Etroitement lié aux biens de consommation, le trafic de conteneurs connaît un recul significatif de 9 % avec sur ces neuf mois 2009 un tonnage de 16,3 Mt contre 18 Mt en 2008. Rapporté en nombre d'unités manutentionnées sur l'ensemble des terminaux havrais, cela correspond à 1,65 millions d'EVP contre 1,8 million sur la période précédente.
Le trafic des vracs liquides constitués à 95% de pétrole brut et de produits raffinés est en léger retrait à 34,3 Mt. Quant aux vracs solides, tous secteurs confondus, ils atteignent à peine les 3 Mt.
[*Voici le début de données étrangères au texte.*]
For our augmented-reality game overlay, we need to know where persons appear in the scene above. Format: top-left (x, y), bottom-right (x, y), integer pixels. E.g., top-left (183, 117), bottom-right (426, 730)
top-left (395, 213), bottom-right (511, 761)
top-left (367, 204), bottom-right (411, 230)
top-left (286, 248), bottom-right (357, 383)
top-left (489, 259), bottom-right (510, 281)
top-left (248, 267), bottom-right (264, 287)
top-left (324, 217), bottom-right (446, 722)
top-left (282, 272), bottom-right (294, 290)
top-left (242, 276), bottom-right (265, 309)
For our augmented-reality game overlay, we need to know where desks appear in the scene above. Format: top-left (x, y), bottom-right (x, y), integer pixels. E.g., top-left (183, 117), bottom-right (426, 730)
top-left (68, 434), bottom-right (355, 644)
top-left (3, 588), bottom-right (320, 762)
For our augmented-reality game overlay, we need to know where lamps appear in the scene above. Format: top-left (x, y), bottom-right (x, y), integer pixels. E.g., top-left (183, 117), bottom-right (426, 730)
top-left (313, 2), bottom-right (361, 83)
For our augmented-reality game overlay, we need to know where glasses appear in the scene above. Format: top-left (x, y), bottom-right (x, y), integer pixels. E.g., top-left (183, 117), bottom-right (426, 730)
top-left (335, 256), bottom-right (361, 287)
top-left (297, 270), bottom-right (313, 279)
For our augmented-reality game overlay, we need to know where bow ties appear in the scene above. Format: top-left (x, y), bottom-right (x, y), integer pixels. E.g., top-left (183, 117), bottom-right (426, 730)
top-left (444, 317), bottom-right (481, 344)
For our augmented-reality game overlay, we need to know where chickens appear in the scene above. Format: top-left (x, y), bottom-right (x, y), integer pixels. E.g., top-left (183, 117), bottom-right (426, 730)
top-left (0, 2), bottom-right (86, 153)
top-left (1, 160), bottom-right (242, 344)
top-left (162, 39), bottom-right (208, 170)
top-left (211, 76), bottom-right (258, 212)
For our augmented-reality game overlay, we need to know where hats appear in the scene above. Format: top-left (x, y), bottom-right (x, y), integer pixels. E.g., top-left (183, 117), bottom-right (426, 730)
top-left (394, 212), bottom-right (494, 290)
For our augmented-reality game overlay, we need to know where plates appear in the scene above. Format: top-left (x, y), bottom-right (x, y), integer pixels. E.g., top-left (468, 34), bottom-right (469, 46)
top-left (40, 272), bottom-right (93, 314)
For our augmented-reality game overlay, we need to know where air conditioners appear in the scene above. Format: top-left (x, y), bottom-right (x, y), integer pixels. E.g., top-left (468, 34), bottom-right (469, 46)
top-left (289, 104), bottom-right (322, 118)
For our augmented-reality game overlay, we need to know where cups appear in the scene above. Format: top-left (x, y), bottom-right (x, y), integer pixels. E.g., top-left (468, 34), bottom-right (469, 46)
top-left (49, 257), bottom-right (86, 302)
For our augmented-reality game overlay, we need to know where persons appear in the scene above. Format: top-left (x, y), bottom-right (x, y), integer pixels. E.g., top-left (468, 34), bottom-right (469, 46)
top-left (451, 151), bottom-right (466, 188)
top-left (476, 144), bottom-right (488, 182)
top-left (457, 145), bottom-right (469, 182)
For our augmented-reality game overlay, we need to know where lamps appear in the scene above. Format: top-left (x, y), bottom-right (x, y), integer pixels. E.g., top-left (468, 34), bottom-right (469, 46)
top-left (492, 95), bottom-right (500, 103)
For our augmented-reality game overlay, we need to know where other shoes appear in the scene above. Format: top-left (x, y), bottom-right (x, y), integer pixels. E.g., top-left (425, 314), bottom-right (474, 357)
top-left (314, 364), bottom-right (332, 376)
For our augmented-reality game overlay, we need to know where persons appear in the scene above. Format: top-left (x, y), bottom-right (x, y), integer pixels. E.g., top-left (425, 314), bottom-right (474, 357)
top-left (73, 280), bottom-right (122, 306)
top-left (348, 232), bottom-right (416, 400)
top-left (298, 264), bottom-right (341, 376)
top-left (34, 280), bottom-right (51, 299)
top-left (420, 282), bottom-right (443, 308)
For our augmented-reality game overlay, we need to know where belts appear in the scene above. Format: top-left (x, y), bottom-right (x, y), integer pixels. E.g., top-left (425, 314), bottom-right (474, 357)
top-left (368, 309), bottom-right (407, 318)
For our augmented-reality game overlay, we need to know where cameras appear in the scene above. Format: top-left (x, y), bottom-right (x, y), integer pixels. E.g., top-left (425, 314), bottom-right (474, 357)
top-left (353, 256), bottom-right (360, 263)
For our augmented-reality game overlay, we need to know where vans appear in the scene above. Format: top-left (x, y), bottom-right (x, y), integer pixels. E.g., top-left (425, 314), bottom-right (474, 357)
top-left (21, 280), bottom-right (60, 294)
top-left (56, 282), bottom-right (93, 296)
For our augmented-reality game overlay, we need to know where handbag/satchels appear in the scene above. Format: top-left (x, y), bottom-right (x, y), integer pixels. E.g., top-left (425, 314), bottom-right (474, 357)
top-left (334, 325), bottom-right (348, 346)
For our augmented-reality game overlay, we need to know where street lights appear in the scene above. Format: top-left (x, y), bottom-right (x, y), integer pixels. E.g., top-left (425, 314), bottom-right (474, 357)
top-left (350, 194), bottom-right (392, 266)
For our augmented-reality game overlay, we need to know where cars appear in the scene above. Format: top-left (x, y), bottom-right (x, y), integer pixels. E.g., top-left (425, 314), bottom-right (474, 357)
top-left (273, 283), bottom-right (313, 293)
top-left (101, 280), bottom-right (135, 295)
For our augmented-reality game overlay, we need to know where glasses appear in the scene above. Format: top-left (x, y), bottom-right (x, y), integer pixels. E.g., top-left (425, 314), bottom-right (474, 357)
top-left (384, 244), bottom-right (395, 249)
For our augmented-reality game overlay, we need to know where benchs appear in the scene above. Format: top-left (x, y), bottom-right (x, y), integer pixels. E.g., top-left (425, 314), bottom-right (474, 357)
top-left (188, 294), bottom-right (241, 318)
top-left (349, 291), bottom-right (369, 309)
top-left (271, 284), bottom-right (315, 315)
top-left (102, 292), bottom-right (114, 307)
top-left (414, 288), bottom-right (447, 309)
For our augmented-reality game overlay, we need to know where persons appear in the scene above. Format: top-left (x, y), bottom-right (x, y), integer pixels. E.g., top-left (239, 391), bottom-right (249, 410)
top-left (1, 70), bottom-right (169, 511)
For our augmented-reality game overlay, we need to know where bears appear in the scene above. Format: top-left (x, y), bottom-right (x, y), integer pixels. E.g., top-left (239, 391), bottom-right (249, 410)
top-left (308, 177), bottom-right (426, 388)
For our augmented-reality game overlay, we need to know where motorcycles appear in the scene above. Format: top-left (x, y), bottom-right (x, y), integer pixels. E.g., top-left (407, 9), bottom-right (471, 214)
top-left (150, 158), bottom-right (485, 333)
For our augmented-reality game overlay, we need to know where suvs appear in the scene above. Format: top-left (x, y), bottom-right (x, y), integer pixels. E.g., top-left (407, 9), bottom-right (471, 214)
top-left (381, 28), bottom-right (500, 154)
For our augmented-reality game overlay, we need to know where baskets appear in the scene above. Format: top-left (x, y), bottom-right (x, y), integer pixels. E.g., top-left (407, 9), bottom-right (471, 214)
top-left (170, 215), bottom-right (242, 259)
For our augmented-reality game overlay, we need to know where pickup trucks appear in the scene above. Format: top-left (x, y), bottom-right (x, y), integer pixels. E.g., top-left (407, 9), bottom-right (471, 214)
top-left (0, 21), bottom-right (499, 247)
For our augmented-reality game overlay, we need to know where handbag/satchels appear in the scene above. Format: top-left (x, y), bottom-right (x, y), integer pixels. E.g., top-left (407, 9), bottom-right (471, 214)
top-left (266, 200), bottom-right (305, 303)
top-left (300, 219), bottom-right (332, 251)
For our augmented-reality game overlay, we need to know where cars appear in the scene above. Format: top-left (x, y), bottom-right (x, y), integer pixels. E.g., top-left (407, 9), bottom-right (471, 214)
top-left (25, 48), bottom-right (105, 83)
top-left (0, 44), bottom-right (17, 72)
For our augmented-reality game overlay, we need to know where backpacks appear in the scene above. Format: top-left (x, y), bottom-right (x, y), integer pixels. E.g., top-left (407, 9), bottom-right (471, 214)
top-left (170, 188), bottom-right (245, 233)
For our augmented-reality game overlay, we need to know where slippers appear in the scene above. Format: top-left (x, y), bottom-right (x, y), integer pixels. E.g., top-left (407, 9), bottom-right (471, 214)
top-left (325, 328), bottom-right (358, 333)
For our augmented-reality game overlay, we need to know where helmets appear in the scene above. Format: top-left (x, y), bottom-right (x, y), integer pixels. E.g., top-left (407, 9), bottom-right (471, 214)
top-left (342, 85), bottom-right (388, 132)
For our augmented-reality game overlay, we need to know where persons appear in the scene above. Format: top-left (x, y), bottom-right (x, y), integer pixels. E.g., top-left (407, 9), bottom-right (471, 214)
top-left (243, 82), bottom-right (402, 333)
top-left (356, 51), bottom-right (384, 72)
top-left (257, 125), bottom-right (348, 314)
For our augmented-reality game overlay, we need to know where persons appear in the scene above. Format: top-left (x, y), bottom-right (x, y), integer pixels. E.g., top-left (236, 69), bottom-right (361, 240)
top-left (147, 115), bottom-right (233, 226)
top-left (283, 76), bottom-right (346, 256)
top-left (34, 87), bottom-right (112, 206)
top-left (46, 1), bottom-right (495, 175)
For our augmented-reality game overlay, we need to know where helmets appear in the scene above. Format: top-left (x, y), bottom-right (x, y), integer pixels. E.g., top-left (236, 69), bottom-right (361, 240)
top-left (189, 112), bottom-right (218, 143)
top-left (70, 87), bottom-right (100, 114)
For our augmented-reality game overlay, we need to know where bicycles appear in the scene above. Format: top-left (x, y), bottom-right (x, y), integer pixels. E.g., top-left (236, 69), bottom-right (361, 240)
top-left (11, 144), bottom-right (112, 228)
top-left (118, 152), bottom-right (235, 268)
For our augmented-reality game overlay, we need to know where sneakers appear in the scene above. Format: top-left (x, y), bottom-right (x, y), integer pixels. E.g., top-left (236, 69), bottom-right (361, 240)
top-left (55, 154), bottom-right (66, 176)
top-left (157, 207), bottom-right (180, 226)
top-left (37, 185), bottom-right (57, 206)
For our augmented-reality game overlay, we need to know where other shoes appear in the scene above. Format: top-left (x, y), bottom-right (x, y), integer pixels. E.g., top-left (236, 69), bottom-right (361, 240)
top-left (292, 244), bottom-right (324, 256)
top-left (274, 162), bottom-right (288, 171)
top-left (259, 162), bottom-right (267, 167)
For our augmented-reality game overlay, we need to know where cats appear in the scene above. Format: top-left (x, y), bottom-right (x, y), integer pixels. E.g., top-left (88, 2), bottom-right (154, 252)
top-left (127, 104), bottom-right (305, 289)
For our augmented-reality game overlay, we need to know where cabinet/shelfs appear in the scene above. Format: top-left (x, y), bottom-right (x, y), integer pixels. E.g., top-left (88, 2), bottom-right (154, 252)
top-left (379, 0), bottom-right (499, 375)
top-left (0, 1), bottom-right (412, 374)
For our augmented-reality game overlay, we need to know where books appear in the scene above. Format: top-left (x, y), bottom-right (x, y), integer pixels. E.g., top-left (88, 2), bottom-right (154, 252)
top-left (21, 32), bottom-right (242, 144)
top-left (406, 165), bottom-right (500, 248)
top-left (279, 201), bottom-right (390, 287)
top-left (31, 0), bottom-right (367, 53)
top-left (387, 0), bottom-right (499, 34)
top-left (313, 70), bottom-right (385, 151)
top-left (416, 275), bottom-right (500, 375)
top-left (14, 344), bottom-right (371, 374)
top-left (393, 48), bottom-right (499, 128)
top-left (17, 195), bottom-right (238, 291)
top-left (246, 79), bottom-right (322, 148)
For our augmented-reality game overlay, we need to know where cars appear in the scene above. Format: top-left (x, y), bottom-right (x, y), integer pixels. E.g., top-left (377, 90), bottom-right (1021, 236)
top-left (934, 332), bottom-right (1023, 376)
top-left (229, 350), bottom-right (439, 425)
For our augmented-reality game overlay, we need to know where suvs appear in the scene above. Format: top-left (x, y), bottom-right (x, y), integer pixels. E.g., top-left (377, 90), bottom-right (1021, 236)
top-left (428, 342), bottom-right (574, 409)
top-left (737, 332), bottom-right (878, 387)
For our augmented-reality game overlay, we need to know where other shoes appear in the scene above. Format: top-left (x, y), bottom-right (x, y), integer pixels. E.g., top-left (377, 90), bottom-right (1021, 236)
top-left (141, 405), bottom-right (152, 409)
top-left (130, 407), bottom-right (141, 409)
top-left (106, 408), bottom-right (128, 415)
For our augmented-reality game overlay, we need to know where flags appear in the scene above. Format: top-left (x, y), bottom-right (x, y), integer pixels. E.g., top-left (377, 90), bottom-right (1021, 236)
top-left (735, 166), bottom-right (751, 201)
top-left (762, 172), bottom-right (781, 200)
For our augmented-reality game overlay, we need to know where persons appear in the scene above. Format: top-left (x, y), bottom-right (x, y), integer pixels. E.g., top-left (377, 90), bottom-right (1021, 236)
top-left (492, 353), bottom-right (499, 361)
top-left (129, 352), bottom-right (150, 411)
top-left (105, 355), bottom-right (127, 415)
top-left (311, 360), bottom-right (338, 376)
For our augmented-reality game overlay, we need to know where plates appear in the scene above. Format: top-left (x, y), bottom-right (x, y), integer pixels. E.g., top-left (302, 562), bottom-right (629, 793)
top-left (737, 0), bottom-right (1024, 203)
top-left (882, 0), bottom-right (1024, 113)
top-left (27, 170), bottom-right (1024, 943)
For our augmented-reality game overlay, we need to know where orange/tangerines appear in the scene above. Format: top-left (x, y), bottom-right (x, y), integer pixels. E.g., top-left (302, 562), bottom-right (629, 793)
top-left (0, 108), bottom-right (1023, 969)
Concernant le transmanche, le nombre de passagers a diminué de 8,2 % avec 268.000 voyageurs contre 292.000 à fin septembre 2008.
Malgré ces reculs, le nombre total de navires opérés au port du Havre est resté quasiment le même qu'en 2008 avec 4.744 escales ; de même que le nombre de destinations servies dans les mêmes fréquences. Cela montrerait que les opérateurs et armateurs proposent le même niveau de service, convaincus qu'il faut anticiper sur une sortie de la crise. Les dernières tendances enregistrées en cette fin d'année s'orientent vers une relative stabilisation des trafics par rapport au début de l'année.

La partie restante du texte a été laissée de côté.